- _Work to be completed_
Copy verbatim the stretch of the crab and sweetcorn soup recipe below from "A small bunch" through "( optional )".

[Passage provided Boundary: Start]

Crab and Sweetcorn Soup 15-03-2017

The recipe calls for a fish or chicken stock which you can make yourself, you can, however, achieve excellent results with a good quality stock purchased from your local Deli or supermarket, try to source one that is jelly like in consistency as this will add body to the fished soup.

Cantonese Crab and Sweetcorn Soup                           serves 4

500 ml good quality Fish or Chicken Stock

300 gr cooked Sweetcorn Nibs

100 gr picked White Crab Meat

100 gr Brown Crab Meat, mashed with a fork

A small bunch of Spring Onions, finely shredded

75 ml Rice Wine or Dry Sherry

1 free-range Egg White

40 gr Ginger, peeled weight, cut into very fine strips or finely grated

2 Cloves of Garlic, peeled and crushed

½ small Red Chilli, de-seeded and finely sliced ( optional )

1 Star Anise pod

Juice of one fresh Lemon

2 tablespoons cornflour

2 tablespoons light Soy Sauce

1 tablespoon Fish Sauce

Small bunch of fresh coriander, roughly chopped

Place the stock, sherry, soy, star anise, garlic, chilli and ginger into a medium sized, heavy bottomed pan and bring to the boil, reduce the heat and very gently simmer for at twenty minutes. This will allow the aromatic flavours to infuse into the stock. Do not simmer longer as the stock may go bitter.

Remove from the heat and strain. Return to the pan, bring back to a simmer and thicken with the cornflour mixed with a little water. Add the sweetcorn and cook for five minutes before adding the crab and spring onions. Using a fork or two chopsticks beat the egg white in a small bowl. Stirring the soup with the fork or chopsticks slowly pour in the egg white in a thin stream. Gently heat for a further couple of minutes to thoroughly warm the crab, then correct seasoning with the fish sauce and lemon, add the coriander and serve.

[Passage provided Boundary: End]
[Record excerpts Boundary: Start]

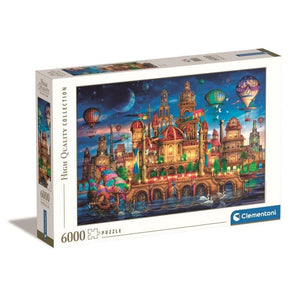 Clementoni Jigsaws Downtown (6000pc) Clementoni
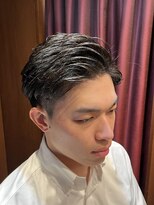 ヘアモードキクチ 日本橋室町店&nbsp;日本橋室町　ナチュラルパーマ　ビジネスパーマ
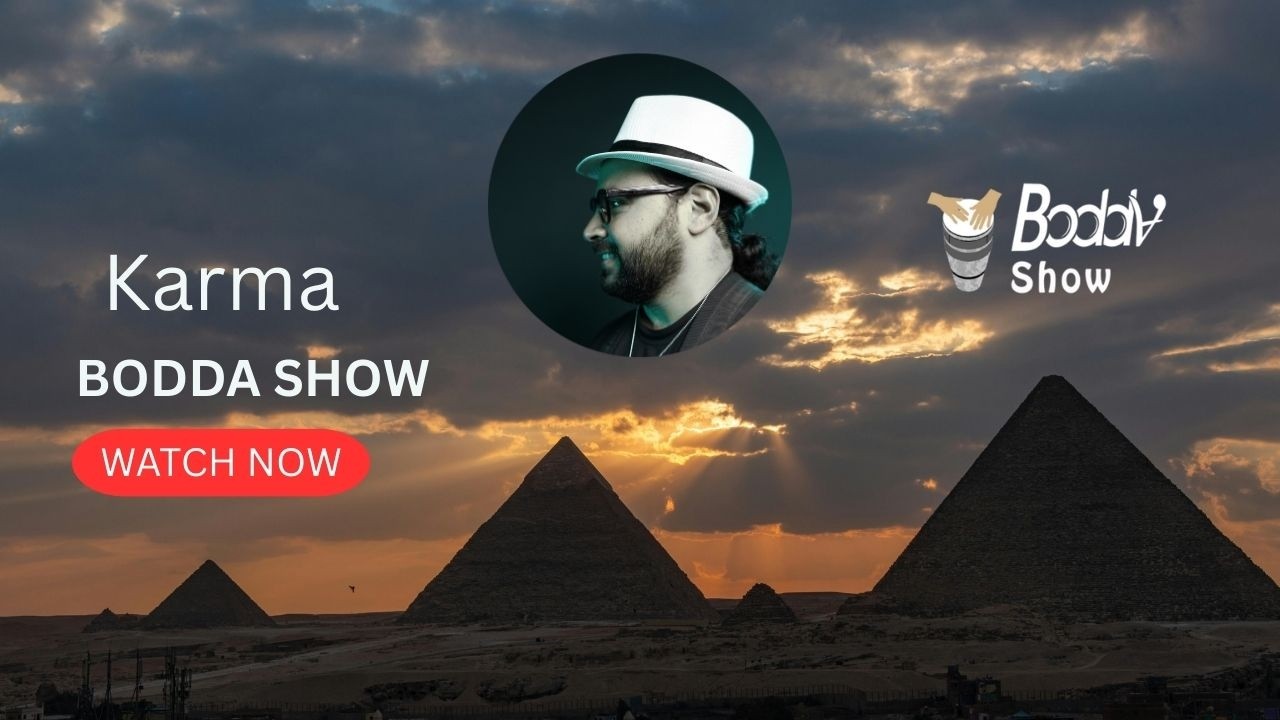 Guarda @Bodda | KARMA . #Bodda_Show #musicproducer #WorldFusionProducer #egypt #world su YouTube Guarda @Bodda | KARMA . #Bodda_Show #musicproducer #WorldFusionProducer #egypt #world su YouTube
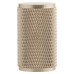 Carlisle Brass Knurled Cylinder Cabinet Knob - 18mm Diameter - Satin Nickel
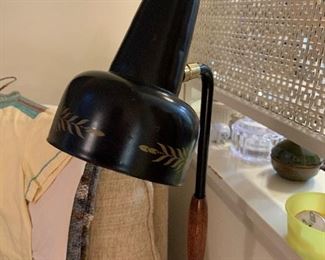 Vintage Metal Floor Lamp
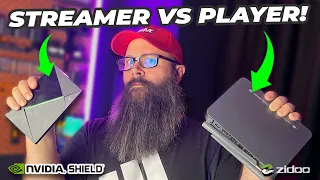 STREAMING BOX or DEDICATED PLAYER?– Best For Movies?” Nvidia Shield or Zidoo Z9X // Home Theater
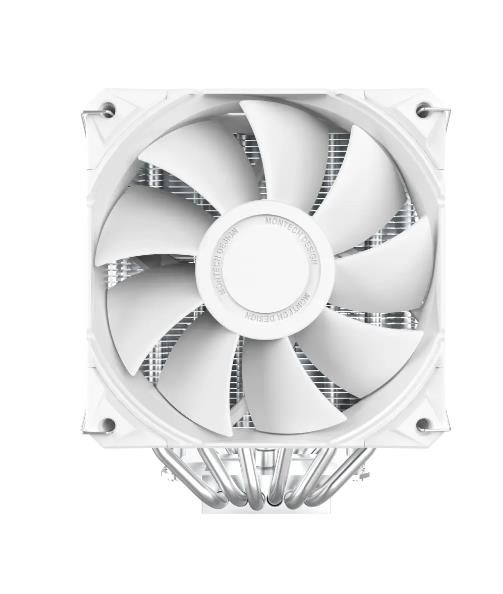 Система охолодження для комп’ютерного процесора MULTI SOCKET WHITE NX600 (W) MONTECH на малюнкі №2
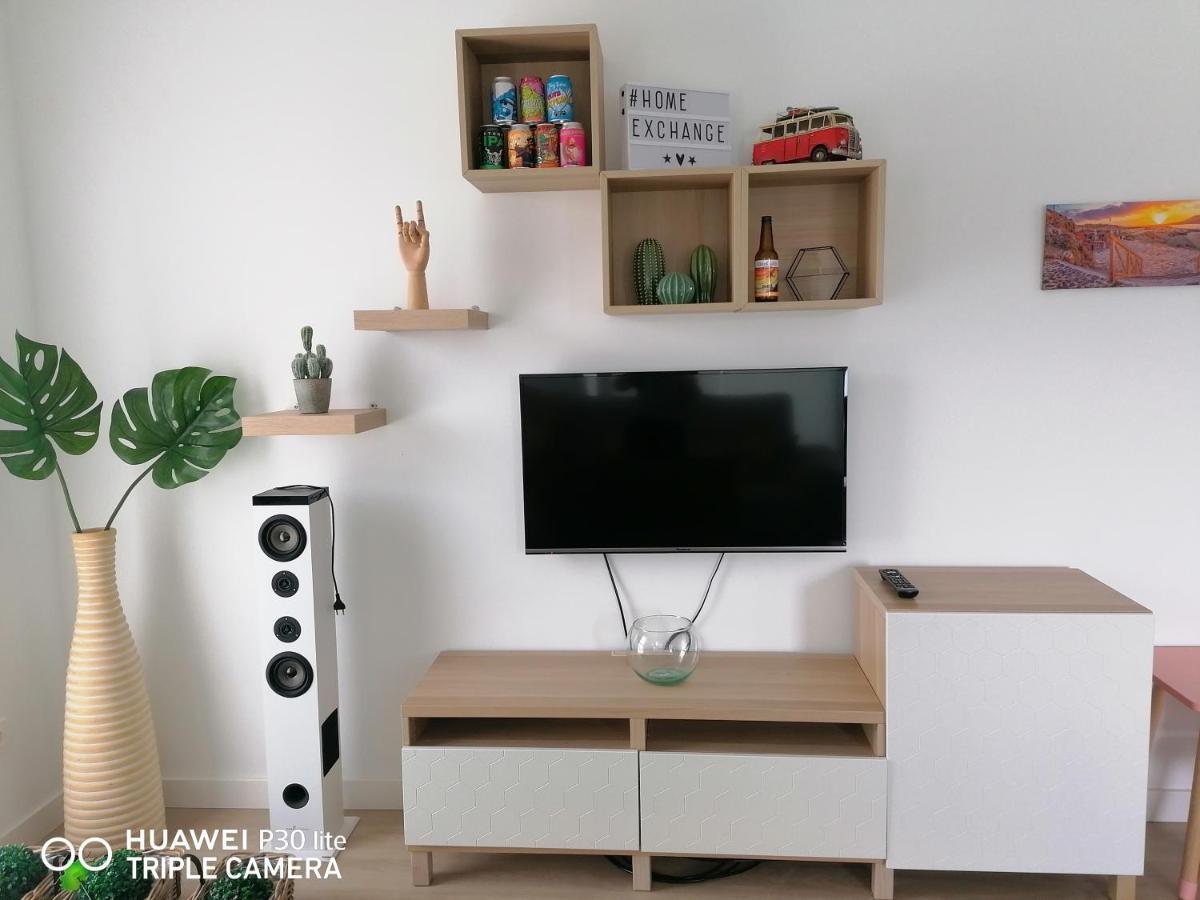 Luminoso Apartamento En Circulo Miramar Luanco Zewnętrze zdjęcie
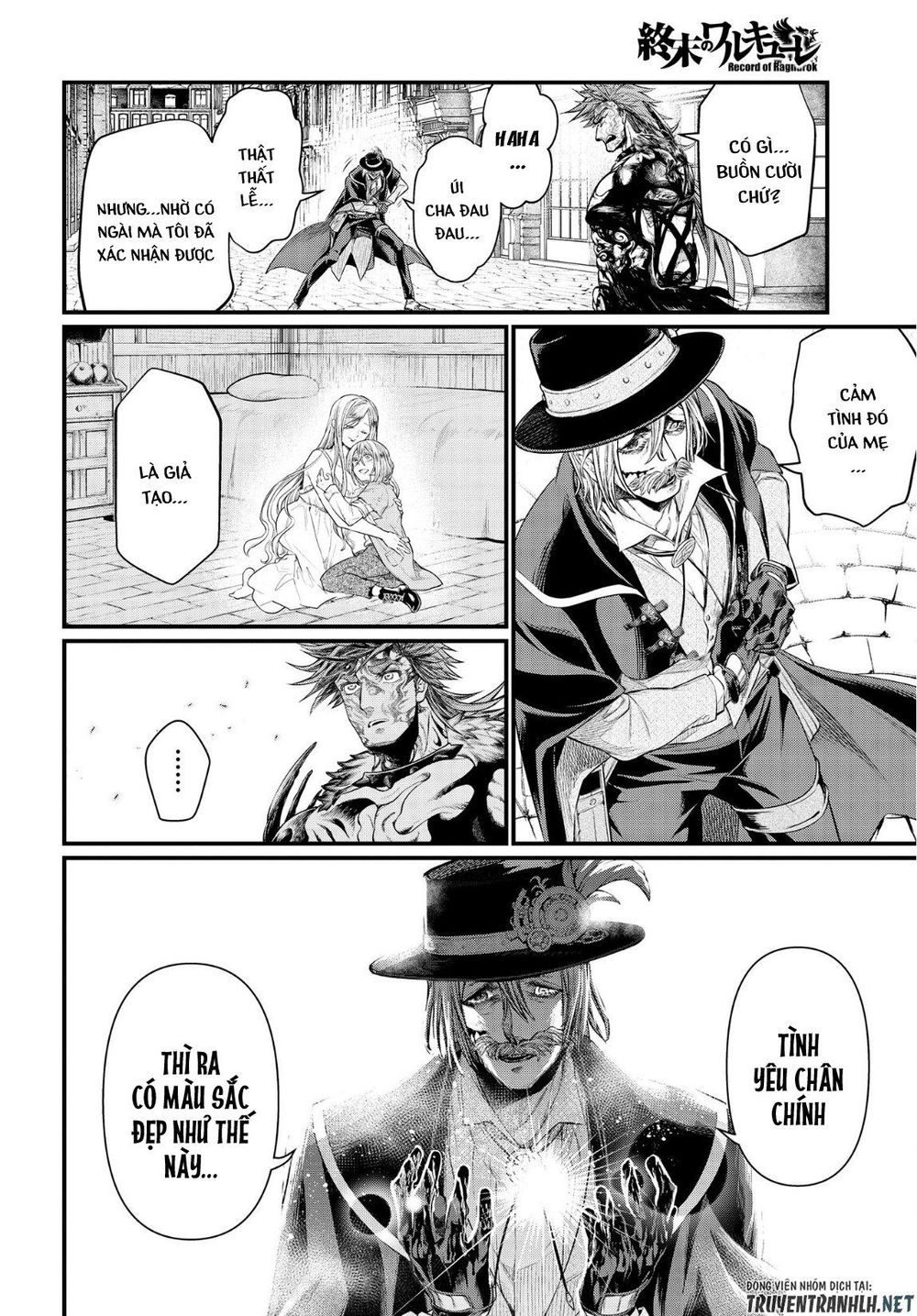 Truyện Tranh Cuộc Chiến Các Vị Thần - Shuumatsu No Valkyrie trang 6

[Record excerpts Boundary: End]

- _Output for this task_
A small bunch of Spring Onions, finely shredded

75 ml Rice Wine or Dry Sherry

1 free-range Egg White

40 gr Ginger, peeled weight, cut into very fine strips or finely grated

2 Cloves of Garlic, peeled and crushed

½ small Red Chilli, de-seeded and finely sliced ( optional )